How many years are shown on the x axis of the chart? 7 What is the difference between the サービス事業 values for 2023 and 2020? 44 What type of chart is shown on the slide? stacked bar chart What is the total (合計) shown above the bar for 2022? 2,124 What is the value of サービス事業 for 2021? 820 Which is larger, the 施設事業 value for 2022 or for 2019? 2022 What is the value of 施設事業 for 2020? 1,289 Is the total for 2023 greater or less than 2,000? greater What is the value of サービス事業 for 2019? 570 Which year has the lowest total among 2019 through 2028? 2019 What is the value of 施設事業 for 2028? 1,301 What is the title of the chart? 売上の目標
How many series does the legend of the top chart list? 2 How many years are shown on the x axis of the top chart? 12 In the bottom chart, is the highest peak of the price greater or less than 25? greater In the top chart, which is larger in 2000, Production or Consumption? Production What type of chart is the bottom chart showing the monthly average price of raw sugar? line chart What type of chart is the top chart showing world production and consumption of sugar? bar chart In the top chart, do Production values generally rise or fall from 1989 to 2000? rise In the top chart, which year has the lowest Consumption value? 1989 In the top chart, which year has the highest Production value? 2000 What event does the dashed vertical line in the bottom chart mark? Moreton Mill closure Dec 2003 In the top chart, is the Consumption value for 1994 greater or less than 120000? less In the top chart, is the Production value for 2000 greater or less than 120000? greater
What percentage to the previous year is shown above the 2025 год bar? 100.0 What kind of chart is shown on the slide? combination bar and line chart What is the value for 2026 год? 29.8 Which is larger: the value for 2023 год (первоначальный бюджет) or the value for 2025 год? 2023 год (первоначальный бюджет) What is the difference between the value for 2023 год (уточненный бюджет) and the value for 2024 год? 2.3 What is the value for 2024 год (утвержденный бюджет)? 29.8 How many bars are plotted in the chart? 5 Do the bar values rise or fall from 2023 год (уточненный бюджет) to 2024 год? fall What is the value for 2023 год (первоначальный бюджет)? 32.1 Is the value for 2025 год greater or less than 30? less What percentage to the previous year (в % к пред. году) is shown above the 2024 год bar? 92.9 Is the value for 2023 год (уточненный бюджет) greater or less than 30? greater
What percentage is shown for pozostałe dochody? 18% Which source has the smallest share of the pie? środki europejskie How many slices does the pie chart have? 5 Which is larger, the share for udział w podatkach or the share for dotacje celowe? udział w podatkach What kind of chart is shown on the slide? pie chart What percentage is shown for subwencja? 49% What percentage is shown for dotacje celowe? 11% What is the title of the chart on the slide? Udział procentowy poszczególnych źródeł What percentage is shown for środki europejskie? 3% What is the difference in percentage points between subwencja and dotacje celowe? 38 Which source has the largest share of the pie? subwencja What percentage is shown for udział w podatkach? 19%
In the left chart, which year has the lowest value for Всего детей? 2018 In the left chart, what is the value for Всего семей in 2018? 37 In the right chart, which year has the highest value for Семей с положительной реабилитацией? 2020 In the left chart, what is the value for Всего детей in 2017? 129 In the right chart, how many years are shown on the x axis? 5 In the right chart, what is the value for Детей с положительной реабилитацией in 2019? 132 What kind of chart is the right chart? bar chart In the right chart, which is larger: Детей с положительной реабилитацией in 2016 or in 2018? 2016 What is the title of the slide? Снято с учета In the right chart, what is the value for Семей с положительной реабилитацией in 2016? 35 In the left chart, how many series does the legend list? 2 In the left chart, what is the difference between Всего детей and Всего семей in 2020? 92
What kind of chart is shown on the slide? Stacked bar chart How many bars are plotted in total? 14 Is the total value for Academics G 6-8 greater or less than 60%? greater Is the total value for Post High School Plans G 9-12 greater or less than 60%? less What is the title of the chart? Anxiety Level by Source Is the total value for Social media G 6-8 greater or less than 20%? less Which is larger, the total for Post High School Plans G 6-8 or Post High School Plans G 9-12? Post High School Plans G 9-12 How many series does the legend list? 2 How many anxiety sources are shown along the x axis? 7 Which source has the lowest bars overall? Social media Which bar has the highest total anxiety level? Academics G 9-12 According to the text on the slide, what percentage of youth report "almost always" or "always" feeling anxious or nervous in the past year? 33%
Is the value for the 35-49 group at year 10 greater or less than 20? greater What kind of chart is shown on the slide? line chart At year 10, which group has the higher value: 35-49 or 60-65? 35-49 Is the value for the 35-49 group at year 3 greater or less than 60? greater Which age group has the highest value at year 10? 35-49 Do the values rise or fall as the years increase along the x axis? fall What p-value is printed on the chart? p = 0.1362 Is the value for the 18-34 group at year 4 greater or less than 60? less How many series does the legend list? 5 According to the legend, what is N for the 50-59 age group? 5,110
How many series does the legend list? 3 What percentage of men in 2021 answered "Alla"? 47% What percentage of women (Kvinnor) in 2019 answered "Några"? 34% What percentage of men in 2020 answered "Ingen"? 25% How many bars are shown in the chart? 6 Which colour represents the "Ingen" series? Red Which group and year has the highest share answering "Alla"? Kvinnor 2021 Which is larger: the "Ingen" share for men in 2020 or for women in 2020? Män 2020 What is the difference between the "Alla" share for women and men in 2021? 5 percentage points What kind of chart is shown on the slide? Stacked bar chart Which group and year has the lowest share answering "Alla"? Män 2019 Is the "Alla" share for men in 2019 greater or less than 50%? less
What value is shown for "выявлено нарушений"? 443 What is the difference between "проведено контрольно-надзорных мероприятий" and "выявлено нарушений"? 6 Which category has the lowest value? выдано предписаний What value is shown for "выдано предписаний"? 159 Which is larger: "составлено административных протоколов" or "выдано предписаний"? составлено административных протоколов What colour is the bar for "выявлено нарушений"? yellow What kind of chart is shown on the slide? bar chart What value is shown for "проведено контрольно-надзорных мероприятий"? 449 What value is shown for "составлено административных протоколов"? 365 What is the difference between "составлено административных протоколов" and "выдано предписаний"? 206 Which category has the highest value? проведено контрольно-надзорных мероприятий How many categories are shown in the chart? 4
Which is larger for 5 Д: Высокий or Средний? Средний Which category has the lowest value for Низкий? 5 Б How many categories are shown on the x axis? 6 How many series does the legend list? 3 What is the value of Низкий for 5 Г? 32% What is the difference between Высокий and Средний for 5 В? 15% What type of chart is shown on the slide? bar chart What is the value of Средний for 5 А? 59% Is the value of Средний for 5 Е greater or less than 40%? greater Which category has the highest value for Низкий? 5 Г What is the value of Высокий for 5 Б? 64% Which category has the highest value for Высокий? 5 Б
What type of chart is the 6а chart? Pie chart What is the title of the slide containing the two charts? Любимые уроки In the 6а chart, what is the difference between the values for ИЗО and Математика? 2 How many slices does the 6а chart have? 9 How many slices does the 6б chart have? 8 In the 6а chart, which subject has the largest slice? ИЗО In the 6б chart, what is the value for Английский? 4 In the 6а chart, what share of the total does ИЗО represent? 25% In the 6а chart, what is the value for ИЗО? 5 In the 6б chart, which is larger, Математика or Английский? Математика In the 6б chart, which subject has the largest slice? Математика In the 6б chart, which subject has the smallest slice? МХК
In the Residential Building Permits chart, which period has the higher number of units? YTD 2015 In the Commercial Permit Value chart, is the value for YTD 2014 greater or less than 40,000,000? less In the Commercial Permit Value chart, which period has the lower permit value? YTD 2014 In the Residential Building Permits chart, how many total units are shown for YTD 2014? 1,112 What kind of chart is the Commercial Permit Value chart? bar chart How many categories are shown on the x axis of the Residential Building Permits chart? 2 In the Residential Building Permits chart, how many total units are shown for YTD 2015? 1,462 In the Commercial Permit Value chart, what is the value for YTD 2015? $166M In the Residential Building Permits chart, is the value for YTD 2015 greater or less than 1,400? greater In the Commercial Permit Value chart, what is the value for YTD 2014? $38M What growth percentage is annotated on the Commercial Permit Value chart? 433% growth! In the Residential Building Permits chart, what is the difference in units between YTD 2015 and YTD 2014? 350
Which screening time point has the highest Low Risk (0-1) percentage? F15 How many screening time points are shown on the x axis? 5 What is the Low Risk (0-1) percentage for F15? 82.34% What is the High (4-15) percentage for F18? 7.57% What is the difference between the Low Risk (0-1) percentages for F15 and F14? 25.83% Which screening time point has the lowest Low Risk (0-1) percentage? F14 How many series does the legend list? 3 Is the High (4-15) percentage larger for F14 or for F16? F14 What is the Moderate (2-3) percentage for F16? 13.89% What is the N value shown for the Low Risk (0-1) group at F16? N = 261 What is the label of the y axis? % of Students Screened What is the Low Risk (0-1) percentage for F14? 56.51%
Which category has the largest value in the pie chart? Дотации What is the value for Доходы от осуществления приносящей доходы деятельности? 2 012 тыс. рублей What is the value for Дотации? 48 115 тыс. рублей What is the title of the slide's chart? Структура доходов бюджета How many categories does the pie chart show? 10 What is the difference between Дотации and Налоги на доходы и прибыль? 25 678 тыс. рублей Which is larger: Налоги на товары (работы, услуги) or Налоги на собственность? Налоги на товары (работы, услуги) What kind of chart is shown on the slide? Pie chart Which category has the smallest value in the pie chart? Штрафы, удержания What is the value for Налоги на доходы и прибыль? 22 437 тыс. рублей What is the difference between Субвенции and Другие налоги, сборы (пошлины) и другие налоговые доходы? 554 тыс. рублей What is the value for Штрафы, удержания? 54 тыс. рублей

:::::

Activity: Retype the records from the first line through the line that contains "How many series does the legend of", inclusive.

Response area:
How many years are shown on the x axis of the chart? 7 What is the difference between the サービス事業 values for 2023 and 2020? 44 What type of chart is shown on the slide? stacked bar chart What is the total (合計) shown above the bar for 2022? 2,124 What is the value of サービス事業 for 2021? 820 Which is larger, the 施設事業 value for 2022 or for 2019? 2022 What is the value of 施設事業 for 2020? 1,289 Is the total for 2023 greater or less than 2,000? greater What is the value of サービス事業 for 2019? 570 Which year has the lowest total among 2019 through 2028? 2019 What is the value of 施設事業 for 2028? 1,301 What is the title of the chart? 売上の目標
How many series does the legend of the top chart list? 2 How many years are shown on the x axis of the top chart? 12 In the bottom chart, is the highest peak of the price greater or less than 25? greater In the top chart, which is larger in 2000, Production or Consumption? Production What type of chart is the bottom chart showing the monthly average price of raw sugar? line chart What type of chart is the top chart showing world production and consumption of sugar? bar chart In the top chart, do Production values generally rise or fall from 1989 to 2000? rise In the top chart, which year has the lowest Consumption value? 1989 In the top chart, which year has the highest Production value? 2000 What event does the dashed vertical line in the bottom chart mark? Moreton Mill closure Dec 2003 In the top chart, is the Consumption value for 1994 greater or less than 120000? less In the top chart, is the Production value for 2000 greater or less than 120000? greater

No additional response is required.